For engineers behind the scenes, improving technical problems is just routine.

But CSP is not like any other technology. Our previous first-of-its-kind energy technologies didn’t start up in the glare of a hostile spotlight from today’s highly politicized media:  

Nobody cared that engineers took years to fix the start-up problems of coal or gas turbines. Solar PV could take care of any start-up buggy-ness in the privacy of space.

The Wall Street Journal, now owned by Rupert Murdoch, is widely quoted with its factually wrong statements about Ivanpah’s generation requirement for PG&E, making it appear that the first direct steam solar tower has failed spectacularly to meet the target.

When I asked the journalist responsible why she ignored the facts in the SEC filing, she said because BrightSource wouldn’t also “go on the record.”

When PPAs are confidential, the parties are liable if they reveal PPAs that are not in the public domain: However, another journalist outed the SEC filing last year so it is in the public domain.

SEC filings are reliable sources; in covering most businesses, the WSJ cites them, because investors need facts.

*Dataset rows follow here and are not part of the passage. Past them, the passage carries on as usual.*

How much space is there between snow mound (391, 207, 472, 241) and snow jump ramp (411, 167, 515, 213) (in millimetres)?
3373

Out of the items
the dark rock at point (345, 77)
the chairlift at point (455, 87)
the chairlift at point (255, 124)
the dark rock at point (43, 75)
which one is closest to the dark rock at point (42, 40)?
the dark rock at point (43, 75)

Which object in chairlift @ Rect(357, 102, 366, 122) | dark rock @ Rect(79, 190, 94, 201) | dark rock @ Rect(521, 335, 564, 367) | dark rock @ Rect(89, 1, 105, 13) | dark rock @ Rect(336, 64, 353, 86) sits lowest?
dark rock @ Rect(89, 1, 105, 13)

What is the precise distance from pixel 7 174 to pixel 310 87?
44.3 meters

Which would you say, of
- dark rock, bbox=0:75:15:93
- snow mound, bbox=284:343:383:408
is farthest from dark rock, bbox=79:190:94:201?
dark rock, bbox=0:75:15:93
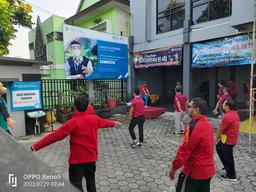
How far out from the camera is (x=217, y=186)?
417 centimetres

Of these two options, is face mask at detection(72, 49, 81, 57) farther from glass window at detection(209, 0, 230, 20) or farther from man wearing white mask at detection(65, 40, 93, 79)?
glass window at detection(209, 0, 230, 20)

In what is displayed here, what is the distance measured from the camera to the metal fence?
33.8 ft

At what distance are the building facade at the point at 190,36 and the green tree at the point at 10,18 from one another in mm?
6130

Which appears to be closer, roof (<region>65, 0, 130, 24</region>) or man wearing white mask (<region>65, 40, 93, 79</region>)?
man wearing white mask (<region>65, 40, 93, 79</region>)

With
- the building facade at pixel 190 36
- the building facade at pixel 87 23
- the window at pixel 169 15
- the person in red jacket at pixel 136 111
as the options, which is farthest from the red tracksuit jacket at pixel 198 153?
the building facade at pixel 87 23

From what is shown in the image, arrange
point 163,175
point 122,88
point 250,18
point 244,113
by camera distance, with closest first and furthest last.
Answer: point 163,175 → point 250,18 → point 244,113 → point 122,88

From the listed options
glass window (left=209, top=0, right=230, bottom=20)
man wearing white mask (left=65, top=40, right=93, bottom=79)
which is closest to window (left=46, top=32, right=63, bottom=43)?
man wearing white mask (left=65, top=40, right=93, bottom=79)

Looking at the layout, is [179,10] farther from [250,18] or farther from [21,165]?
[21,165]

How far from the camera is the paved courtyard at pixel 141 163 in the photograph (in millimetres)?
4242

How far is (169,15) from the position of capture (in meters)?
11.7

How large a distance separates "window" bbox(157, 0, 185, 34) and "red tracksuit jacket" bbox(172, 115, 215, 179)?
367 inches

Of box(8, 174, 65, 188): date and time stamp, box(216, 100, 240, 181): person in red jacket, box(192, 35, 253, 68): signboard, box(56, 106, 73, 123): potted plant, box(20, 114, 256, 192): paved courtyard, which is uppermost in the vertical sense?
box(192, 35, 253, 68): signboard

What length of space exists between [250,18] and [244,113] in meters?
4.11

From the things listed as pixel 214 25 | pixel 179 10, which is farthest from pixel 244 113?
pixel 179 10
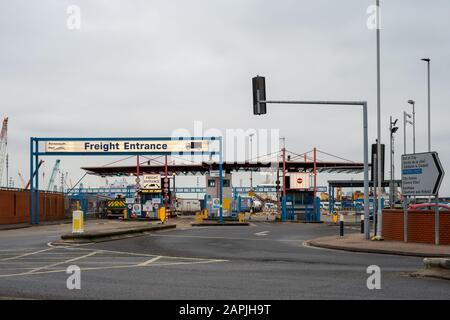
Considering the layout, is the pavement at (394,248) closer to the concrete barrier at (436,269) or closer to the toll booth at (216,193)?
the concrete barrier at (436,269)

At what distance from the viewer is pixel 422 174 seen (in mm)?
20516

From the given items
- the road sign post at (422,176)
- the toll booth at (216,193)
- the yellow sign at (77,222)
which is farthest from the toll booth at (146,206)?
the road sign post at (422,176)

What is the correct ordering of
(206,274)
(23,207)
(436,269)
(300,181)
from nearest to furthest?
(436,269) < (206,274) < (23,207) < (300,181)

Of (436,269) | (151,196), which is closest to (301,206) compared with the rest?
(151,196)

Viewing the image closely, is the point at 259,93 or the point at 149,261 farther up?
the point at 259,93

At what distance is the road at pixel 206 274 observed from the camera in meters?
9.66

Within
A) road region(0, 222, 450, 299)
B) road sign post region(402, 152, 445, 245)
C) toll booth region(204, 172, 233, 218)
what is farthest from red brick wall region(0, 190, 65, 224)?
road sign post region(402, 152, 445, 245)

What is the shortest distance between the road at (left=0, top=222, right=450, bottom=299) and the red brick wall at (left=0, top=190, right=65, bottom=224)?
72.4 feet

The SEC filing states the mature year contract quantity of generation required after a four year ramp up is 640,000 MWh for PG&E’s two units.

“The “contract quantity” for each year is expected to be 304,000 MWH for Solar Partners II (Unit 1) and 335,600 MWH for Solar Partners VIII (Unit 3) throughout the delivery term, and the seller must deliver a guaranteed amount of energy in two-year measuring periods.”

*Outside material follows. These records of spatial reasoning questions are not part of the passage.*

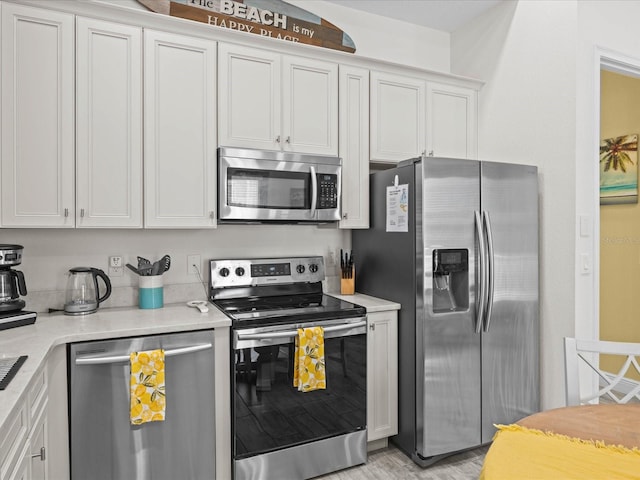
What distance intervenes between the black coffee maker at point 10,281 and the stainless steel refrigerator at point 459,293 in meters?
1.96

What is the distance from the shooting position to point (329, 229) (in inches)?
122

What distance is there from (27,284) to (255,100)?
160cm

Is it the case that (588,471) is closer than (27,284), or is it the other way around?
(588,471)

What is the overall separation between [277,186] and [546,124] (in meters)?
1.78

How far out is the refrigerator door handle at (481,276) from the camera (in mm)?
2566

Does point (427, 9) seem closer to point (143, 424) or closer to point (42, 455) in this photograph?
point (143, 424)

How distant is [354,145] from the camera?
2.84 m

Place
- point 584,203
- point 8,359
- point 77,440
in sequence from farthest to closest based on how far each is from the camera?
point 584,203 < point 77,440 < point 8,359

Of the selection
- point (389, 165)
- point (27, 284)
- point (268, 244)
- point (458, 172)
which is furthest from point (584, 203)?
point (27, 284)

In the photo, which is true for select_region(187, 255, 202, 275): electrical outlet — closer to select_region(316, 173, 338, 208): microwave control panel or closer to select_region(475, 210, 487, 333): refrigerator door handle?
select_region(316, 173, 338, 208): microwave control panel

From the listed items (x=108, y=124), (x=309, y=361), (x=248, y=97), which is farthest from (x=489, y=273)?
(x=108, y=124)

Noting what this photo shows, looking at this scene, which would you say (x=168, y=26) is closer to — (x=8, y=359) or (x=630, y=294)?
(x=8, y=359)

Now here is the math for the first two-year measuring period: 2014-15:

“The production guarantee generally is 140% of the contract quantity during the first measuring period after the commercial operation date.”

So to get PG&E’s two-year requirement, multiply 640,000 by 140% = 896,000 MWh.
EIA shows two-year generation from PG&E’s  Unit 1 and Unit 3 as = 723,153 MWh.

Over both years that’s 81% of the contracted quantity.
Ivanpah PG&E PPA solar required versus generated in year 1 and year 2

But most of the shortfall was in the first year: The reason that PG&E petitioned the California Public Utility Commission to allow it to keep the contract was the improvement after these engineering challenges were resolved.

In 2015, PG&E customers received about 97% of Ivanpah’s contracted electrons.